To make it possible reducing sessions to three weeksthe radiation dose was slightly increased each time.

“When we treat the breast but also the lymph nodes, we target much larger tumors, which include healthy tissues such as the lung, the heart, the esophagus,” explains Sofia Rivera. Consequently, with a stronger dose, there was concern about more serious side effects associated with the treatment.

The study results dispelled those concerns: also, “we have an overall survival rate, recurrence-free survival and metastasis-free survival that are better” with this fewer-session/higher-dose treatment, the oncologist says.

Reducing the number of sessions will reduce the number of trips to and from the treatment center and this is gain in quality of lifeaccording to the oncologist. Other advantages, the reduction of the waiting list after the release of places in the radiation therapy devices and the saving of human resources.

Charlotte Coles, an oncologist and professor at the University of Cambridge, hailed a “really important” study, which should lead to easing “the burden on patients” and “reduce the costs of the care delivery system”.

The study is part of the corpus of research moving in the same direction.

A meta-analysis published last week in the British Medical Review (BMJ) pooling trial findings on more than 20,000 patients concluded that giving higher doses per radiotherapy session over a shorter period of time significantly reduces the risk of side effects and improves quality of life. .

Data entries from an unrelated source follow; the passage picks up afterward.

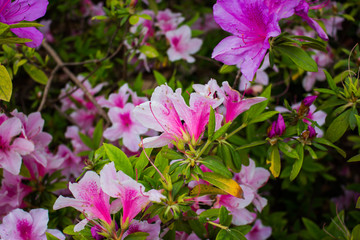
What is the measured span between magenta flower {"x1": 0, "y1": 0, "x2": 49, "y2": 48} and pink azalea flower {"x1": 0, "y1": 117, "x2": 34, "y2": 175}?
0.32m

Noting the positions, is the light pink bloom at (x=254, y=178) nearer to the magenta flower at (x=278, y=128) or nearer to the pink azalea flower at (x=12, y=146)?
the magenta flower at (x=278, y=128)

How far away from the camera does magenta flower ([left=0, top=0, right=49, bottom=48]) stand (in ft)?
3.96

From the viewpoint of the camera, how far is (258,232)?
182 centimetres

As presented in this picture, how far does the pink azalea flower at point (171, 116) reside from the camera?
1.05 meters

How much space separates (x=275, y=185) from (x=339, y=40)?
1.20 meters

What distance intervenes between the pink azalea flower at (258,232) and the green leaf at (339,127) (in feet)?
2.28

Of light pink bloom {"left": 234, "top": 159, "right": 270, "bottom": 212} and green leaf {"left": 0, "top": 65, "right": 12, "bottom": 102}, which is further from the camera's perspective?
light pink bloom {"left": 234, "top": 159, "right": 270, "bottom": 212}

For breast cancer specifically, studies initially showed that three weeks of radiation therapy (15 sessions) gives just as good results as five weeks (25 sessions). Subsequently, other studies have shown that 5 sessions have just as good results as 25 or 15.

The next phase will test the regimen of five sessions per week for breast cancer with lymph node infiltration. Studies are underway, but it will take at least five years for the first results.